Кукольник, оказывается, уже все знал: и про Мишу, и про Зиновия Примака. Он вообще всегда про все знал.
— Правильно ты Зинке пиджак не продал, — сказал Кукольник. — Это же типичная гиена. Он мне историю Геродота хотел за сто двадцать рублей толкнуть. А ей на черном рынке красная цена сороковка. Представляешь, какой арап?… А вот что Мишке ты его за свою цену навяливал — это уж, прости, дурь. Альтруист нашелся. Ты что, все четыре действия арифметики забыл? Он тебе во сколько обошелся? Ну-ка, посчитай: две путевки — раз, дорога до Москвы и обратно — сто двадцать. Это только на тебя. А еще на жену. Вы бы хоть дорогу оправдали…
Глебушка не слушал наш разговор. Глебушку дирижер обидел.
— Я гениальная вторая валторна! — пристукивал он ладонью по столу. — Гениальная я вторая валторна?

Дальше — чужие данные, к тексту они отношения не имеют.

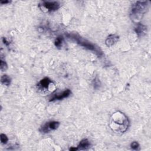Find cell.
I'll list each match as a JSON object with an SVG mask.
<instances>
[{
	"mask_svg": "<svg viewBox=\"0 0 151 151\" xmlns=\"http://www.w3.org/2000/svg\"><path fill=\"white\" fill-rule=\"evenodd\" d=\"M129 125V119L123 113L117 111L111 115L109 126L114 132L116 133H123L127 130Z\"/></svg>",
	"mask_w": 151,
	"mask_h": 151,
	"instance_id": "cell-1",
	"label": "cell"
},
{
	"mask_svg": "<svg viewBox=\"0 0 151 151\" xmlns=\"http://www.w3.org/2000/svg\"><path fill=\"white\" fill-rule=\"evenodd\" d=\"M149 4L147 1H140L134 2L132 5L130 12L131 20L136 23H140L144 14L148 9Z\"/></svg>",
	"mask_w": 151,
	"mask_h": 151,
	"instance_id": "cell-2",
	"label": "cell"
},
{
	"mask_svg": "<svg viewBox=\"0 0 151 151\" xmlns=\"http://www.w3.org/2000/svg\"><path fill=\"white\" fill-rule=\"evenodd\" d=\"M67 36H68V38H70L74 40L75 41H76L77 43H78L81 46L84 47L86 48H87V49H88L90 51H94L99 55H100V54H101V51H100L98 48L96 47V46L94 44H93L92 43L87 41L86 40H84V39L81 38L80 37L77 36L75 34H69Z\"/></svg>",
	"mask_w": 151,
	"mask_h": 151,
	"instance_id": "cell-3",
	"label": "cell"
},
{
	"mask_svg": "<svg viewBox=\"0 0 151 151\" xmlns=\"http://www.w3.org/2000/svg\"><path fill=\"white\" fill-rule=\"evenodd\" d=\"M38 90L41 91L42 93H48V92H52L55 90V84L48 77H45L41 80L37 84Z\"/></svg>",
	"mask_w": 151,
	"mask_h": 151,
	"instance_id": "cell-4",
	"label": "cell"
},
{
	"mask_svg": "<svg viewBox=\"0 0 151 151\" xmlns=\"http://www.w3.org/2000/svg\"><path fill=\"white\" fill-rule=\"evenodd\" d=\"M60 4L56 1H42L39 4V7L44 12L55 11L60 8Z\"/></svg>",
	"mask_w": 151,
	"mask_h": 151,
	"instance_id": "cell-5",
	"label": "cell"
},
{
	"mask_svg": "<svg viewBox=\"0 0 151 151\" xmlns=\"http://www.w3.org/2000/svg\"><path fill=\"white\" fill-rule=\"evenodd\" d=\"M60 126V122L57 121H50L45 123L40 128V131L43 133H47L51 130H56Z\"/></svg>",
	"mask_w": 151,
	"mask_h": 151,
	"instance_id": "cell-6",
	"label": "cell"
},
{
	"mask_svg": "<svg viewBox=\"0 0 151 151\" xmlns=\"http://www.w3.org/2000/svg\"><path fill=\"white\" fill-rule=\"evenodd\" d=\"M71 91L70 89H66L65 90H64V91H63L61 93H58V94H56L54 96H53L51 99L50 100V101H54V100H62L64 98L68 97L70 94H71Z\"/></svg>",
	"mask_w": 151,
	"mask_h": 151,
	"instance_id": "cell-7",
	"label": "cell"
},
{
	"mask_svg": "<svg viewBox=\"0 0 151 151\" xmlns=\"http://www.w3.org/2000/svg\"><path fill=\"white\" fill-rule=\"evenodd\" d=\"M134 31L138 37H143L146 34L147 27L141 23H138L134 28Z\"/></svg>",
	"mask_w": 151,
	"mask_h": 151,
	"instance_id": "cell-8",
	"label": "cell"
},
{
	"mask_svg": "<svg viewBox=\"0 0 151 151\" xmlns=\"http://www.w3.org/2000/svg\"><path fill=\"white\" fill-rule=\"evenodd\" d=\"M119 36L116 34L109 35L105 41V44L107 47H111L115 44L119 40Z\"/></svg>",
	"mask_w": 151,
	"mask_h": 151,
	"instance_id": "cell-9",
	"label": "cell"
},
{
	"mask_svg": "<svg viewBox=\"0 0 151 151\" xmlns=\"http://www.w3.org/2000/svg\"><path fill=\"white\" fill-rule=\"evenodd\" d=\"M90 146V143L89 142V140L87 139H84L83 140H81L78 146V150H86L87 149H88Z\"/></svg>",
	"mask_w": 151,
	"mask_h": 151,
	"instance_id": "cell-10",
	"label": "cell"
},
{
	"mask_svg": "<svg viewBox=\"0 0 151 151\" xmlns=\"http://www.w3.org/2000/svg\"><path fill=\"white\" fill-rule=\"evenodd\" d=\"M1 83L6 86H8L10 85L11 82V78L6 74H4L3 75L1 78Z\"/></svg>",
	"mask_w": 151,
	"mask_h": 151,
	"instance_id": "cell-11",
	"label": "cell"
},
{
	"mask_svg": "<svg viewBox=\"0 0 151 151\" xmlns=\"http://www.w3.org/2000/svg\"><path fill=\"white\" fill-rule=\"evenodd\" d=\"M64 42V38L62 36L57 37L54 41L55 46L57 48H61L63 46V44Z\"/></svg>",
	"mask_w": 151,
	"mask_h": 151,
	"instance_id": "cell-12",
	"label": "cell"
},
{
	"mask_svg": "<svg viewBox=\"0 0 151 151\" xmlns=\"http://www.w3.org/2000/svg\"><path fill=\"white\" fill-rule=\"evenodd\" d=\"M0 138H1V142L2 143H3V144L7 143V142L8 141V138L6 134H5L4 133H1L0 135Z\"/></svg>",
	"mask_w": 151,
	"mask_h": 151,
	"instance_id": "cell-13",
	"label": "cell"
},
{
	"mask_svg": "<svg viewBox=\"0 0 151 151\" xmlns=\"http://www.w3.org/2000/svg\"><path fill=\"white\" fill-rule=\"evenodd\" d=\"M130 147L133 150H137L139 149V144L136 141H133L131 144H130Z\"/></svg>",
	"mask_w": 151,
	"mask_h": 151,
	"instance_id": "cell-14",
	"label": "cell"
},
{
	"mask_svg": "<svg viewBox=\"0 0 151 151\" xmlns=\"http://www.w3.org/2000/svg\"><path fill=\"white\" fill-rule=\"evenodd\" d=\"M0 68H1V70L2 71H5L8 68V66H7V64H6V62L3 61L2 60H0Z\"/></svg>",
	"mask_w": 151,
	"mask_h": 151,
	"instance_id": "cell-15",
	"label": "cell"
},
{
	"mask_svg": "<svg viewBox=\"0 0 151 151\" xmlns=\"http://www.w3.org/2000/svg\"><path fill=\"white\" fill-rule=\"evenodd\" d=\"M93 83H94V87L95 88H97L98 87H99V86L100 85V82L99 81V79L97 77L94 78Z\"/></svg>",
	"mask_w": 151,
	"mask_h": 151,
	"instance_id": "cell-16",
	"label": "cell"
},
{
	"mask_svg": "<svg viewBox=\"0 0 151 151\" xmlns=\"http://www.w3.org/2000/svg\"><path fill=\"white\" fill-rule=\"evenodd\" d=\"M11 1H0V3L1 4H8V3H10Z\"/></svg>",
	"mask_w": 151,
	"mask_h": 151,
	"instance_id": "cell-17",
	"label": "cell"
},
{
	"mask_svg": "<svg viewBox=\"0 0 151 151\" xmlns=\"http://www.w3.org/2000/svg\"><path fill=\"white\" fill-rule=\"evenodd\" d=\"M2 41H3L4 44L5 45H8V44H9L8 41L6 40V39L5 38H2Z\"/></svg>",
	"mask_w": 151,
	"mask_h": 151,
	"instance_id": "cell-18",
	"label": "cell"
},
{
	"mask_svg": "<svg viewBox=\"0 0 151 151\" xmlns=\"http://www.w3.org/2000/svg\"><path fill=\"white\" fill-rule=\"evenodd\" d=\"M78 148L77 147H71L70 149V150H77Z\"/></svg>",
	"mask_w": 151,
	"mask_h": 151,
	"instance_id": "cell-19",
	"label": "cell"
}]
</instances>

— Гениальная, гениальная, — успокаивал его Кукольник. — Ты даже гениальнее первой… Так вот, насчет пиджака. Покупателя я тебе найду. Я понимаю: Мишка — друг, тебе, может, неудобно было… — Сам Кукольник пиджаком не интересовался, у него всякие имелись! и замшевые, и велюровые, и джинсовые. — Найду покупателя. Хороший человек, для тебя посторонний. Но не будь идиотом: двести семьдесят пять — и ни копейки меньше. Ты его осчастливишь — не он тебя. Слушай, это же глупо, смешно, не престижно быть таким тюхой в наше время. На тебя же пальцами показывать станут. В общем, жди звонка.